Iran vows to hit Israel's atomic sites if attacked: report
TEHRAN (Reuters) - The Revolutionary Guards said on Saturday that Iran would strike Israel's nuclear facilities if the Jewish state attacked it, state television reported.
"If the Zionist Regime (Israel) attacks Iran, we will surely strike its nuclear facilities with our missile capabilities," Mohammad Ali Jafari, Guards commander-in-chief, told Iran's Arabic language al-Alam television.
The Revolutionary Guards are the ideologically driven wing of Iran's military with air, sea and land capabilities, and a separate command structure to regular units.
Iranian leaders often dismiss talk of a possible strike by Israel, saying it is not in a position to threaten Iran, the world's fifth-largest oil exporter. They say Iran would respond to any attack by targeting U.S. interests and Israel.
"We are not responsible for this regime and other enemies' foolishness ... If they strike Iran, our answer will be firm and precise," state television quoted Jafari as saying.
The United States, Israel and their Western allies fear that Iran is enriching uranium with the aim of producing nuclear weapons and have not ruled out military action if diplomacy fails to resolve the row.
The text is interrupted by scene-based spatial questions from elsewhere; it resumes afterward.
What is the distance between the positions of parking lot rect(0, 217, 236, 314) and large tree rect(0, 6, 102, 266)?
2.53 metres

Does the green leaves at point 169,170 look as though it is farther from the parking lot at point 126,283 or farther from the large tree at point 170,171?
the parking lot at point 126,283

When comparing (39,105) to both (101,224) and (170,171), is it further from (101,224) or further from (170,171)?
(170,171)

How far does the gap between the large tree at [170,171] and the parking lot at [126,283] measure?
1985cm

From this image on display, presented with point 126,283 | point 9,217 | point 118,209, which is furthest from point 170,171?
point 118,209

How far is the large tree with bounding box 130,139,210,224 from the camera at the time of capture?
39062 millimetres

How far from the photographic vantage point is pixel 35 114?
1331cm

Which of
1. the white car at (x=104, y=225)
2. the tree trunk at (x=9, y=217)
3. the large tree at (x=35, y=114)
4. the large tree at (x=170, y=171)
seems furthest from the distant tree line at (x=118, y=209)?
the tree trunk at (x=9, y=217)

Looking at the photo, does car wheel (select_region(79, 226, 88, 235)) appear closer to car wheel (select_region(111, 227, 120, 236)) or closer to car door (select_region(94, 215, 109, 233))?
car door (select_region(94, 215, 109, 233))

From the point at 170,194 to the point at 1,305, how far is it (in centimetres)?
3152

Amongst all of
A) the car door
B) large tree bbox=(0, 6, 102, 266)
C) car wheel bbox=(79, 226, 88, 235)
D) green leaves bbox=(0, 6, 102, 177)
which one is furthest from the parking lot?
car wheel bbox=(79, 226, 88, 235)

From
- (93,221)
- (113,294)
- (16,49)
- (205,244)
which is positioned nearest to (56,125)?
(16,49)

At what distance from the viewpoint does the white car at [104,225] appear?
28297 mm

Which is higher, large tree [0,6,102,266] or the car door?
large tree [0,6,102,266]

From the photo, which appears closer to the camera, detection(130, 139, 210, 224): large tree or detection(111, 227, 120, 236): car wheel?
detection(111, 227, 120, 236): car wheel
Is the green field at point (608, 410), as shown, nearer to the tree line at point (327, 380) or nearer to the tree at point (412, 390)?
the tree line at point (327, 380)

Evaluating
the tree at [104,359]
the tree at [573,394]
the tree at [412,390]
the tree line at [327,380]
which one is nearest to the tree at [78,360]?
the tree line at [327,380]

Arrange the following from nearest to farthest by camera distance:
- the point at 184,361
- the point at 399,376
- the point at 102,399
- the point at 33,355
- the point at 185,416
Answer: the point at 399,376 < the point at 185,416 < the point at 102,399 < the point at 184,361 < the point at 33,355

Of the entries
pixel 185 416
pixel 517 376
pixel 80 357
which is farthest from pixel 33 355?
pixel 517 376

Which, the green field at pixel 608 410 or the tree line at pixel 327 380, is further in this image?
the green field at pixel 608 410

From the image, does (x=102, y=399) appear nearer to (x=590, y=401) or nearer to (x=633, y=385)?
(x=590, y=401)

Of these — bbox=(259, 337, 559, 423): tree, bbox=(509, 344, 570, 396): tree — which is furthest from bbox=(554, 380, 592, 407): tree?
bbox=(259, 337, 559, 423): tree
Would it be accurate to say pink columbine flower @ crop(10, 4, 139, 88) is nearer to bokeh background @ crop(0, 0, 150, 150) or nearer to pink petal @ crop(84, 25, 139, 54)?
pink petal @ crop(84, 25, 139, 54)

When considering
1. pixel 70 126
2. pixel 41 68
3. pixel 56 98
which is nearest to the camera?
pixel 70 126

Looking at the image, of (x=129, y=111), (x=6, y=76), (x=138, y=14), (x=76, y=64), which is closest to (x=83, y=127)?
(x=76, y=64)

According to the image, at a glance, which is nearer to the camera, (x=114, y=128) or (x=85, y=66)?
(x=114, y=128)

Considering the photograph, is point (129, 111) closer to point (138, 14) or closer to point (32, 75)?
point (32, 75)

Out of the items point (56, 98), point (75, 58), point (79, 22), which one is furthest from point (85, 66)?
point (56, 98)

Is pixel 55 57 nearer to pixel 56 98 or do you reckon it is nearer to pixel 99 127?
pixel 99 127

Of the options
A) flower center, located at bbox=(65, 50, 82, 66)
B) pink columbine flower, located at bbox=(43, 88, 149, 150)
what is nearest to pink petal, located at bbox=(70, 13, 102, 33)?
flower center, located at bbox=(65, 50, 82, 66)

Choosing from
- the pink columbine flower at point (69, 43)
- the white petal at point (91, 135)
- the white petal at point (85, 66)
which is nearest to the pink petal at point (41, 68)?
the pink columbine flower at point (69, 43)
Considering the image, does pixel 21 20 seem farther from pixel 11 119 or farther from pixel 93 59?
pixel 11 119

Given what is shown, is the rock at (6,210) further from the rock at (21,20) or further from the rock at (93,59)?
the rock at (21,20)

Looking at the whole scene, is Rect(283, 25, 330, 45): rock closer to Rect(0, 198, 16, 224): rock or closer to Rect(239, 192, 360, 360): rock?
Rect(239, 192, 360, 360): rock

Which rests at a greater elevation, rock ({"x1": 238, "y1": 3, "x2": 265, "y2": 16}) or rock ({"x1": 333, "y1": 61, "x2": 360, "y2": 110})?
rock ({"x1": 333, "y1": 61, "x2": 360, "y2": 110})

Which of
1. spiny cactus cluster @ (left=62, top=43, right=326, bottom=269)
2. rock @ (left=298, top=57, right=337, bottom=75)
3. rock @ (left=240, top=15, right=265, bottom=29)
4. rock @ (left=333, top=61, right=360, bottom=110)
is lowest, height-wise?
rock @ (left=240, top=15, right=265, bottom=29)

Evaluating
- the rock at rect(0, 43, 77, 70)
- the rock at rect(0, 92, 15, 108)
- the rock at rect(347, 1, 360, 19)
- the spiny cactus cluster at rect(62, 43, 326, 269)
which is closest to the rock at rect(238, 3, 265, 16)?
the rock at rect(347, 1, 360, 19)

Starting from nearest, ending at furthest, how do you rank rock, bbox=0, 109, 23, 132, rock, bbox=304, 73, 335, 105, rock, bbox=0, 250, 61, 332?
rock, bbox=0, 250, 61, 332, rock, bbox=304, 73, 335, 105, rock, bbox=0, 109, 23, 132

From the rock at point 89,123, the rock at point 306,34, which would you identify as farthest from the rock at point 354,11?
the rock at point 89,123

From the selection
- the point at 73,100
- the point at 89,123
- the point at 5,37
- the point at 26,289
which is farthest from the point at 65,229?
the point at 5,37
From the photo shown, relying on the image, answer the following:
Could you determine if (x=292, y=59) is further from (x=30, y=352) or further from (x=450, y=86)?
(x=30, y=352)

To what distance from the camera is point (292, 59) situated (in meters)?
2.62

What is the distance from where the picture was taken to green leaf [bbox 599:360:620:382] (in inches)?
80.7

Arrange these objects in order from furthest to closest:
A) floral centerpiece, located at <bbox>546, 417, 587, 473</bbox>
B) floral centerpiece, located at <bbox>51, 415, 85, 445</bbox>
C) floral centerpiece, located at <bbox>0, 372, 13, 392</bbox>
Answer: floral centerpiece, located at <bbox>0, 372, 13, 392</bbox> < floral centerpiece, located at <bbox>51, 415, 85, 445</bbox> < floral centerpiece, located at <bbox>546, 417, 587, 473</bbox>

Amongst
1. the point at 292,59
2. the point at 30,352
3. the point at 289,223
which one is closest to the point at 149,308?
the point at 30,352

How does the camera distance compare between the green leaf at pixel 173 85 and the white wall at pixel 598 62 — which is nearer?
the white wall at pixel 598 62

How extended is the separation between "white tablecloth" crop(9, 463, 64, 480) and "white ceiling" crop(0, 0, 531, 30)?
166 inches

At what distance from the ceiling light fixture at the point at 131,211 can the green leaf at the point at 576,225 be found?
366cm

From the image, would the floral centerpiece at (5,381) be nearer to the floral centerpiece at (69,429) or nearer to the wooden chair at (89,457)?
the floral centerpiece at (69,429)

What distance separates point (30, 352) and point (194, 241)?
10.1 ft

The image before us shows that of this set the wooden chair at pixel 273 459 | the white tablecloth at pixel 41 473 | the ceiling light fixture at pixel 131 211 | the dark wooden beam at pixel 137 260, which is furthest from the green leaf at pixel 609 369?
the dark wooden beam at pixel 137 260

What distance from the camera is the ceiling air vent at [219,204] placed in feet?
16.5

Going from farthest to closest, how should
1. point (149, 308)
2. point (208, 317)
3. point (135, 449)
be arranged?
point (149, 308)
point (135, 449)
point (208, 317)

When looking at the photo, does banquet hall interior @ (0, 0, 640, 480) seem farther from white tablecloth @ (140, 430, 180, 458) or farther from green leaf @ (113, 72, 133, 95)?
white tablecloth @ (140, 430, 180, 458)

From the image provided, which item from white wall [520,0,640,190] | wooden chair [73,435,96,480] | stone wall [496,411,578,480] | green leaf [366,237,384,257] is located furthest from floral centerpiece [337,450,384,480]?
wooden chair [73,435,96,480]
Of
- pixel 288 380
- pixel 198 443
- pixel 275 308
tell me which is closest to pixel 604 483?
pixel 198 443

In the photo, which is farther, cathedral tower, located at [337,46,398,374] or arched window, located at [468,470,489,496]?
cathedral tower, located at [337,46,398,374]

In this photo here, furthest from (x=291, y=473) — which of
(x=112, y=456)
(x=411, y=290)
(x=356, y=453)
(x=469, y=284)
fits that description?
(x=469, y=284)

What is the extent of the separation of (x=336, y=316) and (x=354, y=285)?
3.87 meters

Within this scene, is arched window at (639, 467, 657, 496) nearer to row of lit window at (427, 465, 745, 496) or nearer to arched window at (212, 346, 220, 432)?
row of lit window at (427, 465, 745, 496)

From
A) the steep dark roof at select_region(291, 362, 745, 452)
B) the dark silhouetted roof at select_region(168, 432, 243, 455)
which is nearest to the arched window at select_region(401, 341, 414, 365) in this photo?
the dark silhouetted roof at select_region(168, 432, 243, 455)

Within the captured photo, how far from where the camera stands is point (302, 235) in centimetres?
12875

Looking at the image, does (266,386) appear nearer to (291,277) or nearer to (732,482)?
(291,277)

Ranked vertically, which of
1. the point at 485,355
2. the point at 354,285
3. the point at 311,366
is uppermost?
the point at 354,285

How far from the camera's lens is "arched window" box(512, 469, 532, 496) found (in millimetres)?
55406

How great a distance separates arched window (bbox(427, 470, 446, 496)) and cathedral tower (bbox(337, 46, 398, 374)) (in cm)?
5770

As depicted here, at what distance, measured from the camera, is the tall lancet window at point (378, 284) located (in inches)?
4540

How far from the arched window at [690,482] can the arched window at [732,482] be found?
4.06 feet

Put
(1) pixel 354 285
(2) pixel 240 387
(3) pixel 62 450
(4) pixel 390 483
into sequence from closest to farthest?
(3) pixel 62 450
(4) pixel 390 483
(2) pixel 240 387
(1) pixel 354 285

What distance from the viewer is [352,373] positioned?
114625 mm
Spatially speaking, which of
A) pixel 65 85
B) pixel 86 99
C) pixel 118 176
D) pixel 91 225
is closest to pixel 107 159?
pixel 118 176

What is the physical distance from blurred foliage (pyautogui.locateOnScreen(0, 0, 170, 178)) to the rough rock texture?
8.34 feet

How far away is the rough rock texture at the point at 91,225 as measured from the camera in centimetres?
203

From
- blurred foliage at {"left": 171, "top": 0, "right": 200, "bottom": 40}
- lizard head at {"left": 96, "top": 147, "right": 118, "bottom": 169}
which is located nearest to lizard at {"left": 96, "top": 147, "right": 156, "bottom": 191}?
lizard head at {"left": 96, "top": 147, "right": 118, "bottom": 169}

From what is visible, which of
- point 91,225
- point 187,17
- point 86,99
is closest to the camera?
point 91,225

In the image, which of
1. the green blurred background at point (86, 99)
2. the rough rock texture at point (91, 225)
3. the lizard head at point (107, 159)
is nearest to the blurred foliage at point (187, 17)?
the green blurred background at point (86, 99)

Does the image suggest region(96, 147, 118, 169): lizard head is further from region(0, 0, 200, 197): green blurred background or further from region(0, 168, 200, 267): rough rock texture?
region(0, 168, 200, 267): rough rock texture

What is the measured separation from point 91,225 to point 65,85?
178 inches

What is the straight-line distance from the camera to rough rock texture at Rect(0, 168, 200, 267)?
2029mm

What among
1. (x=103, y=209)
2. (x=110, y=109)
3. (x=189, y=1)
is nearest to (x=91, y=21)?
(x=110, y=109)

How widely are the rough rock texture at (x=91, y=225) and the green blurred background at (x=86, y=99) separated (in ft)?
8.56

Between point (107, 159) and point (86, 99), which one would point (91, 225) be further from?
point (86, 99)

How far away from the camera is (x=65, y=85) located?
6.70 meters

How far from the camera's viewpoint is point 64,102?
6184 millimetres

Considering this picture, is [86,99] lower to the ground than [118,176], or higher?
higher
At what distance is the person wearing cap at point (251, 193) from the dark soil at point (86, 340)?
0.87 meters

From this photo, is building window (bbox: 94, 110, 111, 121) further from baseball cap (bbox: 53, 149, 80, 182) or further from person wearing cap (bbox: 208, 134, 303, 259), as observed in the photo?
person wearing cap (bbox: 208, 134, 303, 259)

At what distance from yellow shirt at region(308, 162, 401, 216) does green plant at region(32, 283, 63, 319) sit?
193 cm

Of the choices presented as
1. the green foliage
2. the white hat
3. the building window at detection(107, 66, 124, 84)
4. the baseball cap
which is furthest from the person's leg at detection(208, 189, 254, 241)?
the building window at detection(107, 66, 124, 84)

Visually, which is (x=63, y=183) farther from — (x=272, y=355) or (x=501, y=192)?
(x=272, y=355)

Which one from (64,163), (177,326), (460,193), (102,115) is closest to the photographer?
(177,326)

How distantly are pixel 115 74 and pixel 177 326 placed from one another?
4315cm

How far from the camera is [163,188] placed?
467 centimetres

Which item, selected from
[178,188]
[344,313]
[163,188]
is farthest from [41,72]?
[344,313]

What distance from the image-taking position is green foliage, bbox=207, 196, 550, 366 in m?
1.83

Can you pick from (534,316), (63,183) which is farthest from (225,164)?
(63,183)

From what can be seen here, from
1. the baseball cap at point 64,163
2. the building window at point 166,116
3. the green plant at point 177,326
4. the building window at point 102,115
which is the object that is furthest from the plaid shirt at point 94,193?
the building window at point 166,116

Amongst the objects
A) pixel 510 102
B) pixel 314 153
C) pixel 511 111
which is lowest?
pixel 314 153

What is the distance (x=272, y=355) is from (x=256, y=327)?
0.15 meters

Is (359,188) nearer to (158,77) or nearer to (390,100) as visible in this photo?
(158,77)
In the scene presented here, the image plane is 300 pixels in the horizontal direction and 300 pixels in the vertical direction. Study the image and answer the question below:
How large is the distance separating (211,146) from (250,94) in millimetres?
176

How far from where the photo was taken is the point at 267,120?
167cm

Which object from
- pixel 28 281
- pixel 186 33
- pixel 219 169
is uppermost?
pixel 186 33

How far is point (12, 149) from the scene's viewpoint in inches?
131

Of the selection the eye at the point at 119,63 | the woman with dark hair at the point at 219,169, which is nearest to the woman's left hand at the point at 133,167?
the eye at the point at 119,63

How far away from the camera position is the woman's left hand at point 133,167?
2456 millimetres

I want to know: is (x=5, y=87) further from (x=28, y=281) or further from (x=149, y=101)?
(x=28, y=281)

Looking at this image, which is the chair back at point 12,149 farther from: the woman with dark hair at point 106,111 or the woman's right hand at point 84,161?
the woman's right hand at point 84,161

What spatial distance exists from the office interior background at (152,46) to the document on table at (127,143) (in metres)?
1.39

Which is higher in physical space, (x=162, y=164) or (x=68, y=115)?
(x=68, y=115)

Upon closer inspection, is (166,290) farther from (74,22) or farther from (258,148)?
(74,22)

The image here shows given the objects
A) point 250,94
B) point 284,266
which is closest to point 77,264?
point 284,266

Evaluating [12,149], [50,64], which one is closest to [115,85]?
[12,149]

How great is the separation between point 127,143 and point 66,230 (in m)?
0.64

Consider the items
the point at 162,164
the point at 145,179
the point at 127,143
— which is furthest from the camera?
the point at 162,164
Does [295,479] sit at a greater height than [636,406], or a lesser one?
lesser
Iran says it is pursuing only a nuclear power generation program.
Israel, widely believed to be the Middle East's only nuclear power, has repeatedly described Iran's nuclear program as a threat to its existence. Iran refuses to recognize Israel.
Jafari said Israel was entirely within the reach of Iran.
"Our missile capability puts all of the Zionist regime (Israel) within Iran's reach to attack," Jafari said. "The Zionist regime is too small to threaten Iran."
Military experts say Iran rarely reveals enough detail about its new military equipment to determine its military capabilities.
Israel has so far quietly acceded to Washington's strategy of talking to Tehran about curtailing its sensitive nuclear work.
Israel believes that a multi-level missile shield underwritten by the United States would protect the country against possible missile attacks.
Jafari said such a shield could only protect Israel "in a limited way."
"But they will have no answer when Iran bombards them (and) sends a great number of its missiles," he added.
President Mahmoud Ahmadinejad said in May Iran had tested a missile that defense analysts say could hit Israel and U.S. bases in the Gulf. Washington said the test was a "step in the wrong direction" to remove concerns over its nuclear work.
Iran has repeatedly threatened to close the Strait of Hormuz, conduit for about 40 percent of globally traded oil, if it is attacked. The U.S. military says it will prevent any such action.
Military experts say Iranian missiles often draw on technology from China, North Korea and other countries.
Israel has three German-made submarines that are widely assumed to carry nuclear missiles.
One of the submarines sailed from the Mediterranean, via the Suez Canal, to Israel's Red Sea port of Eilat in early July, seen as a signal to Iran of the long reach of its arsenal.
Jafari said Iran "was not scared" of Israel's military capabilities. "It is part of the psychological war that the West has launched against Iran," he said.
Ahmadinejad, who has called for Israel to be wiped off the map, was re-elected in a disputed June 12 presidential vote that stirred the largest display of internal unrest in the country since the 1979 Islamic revolution.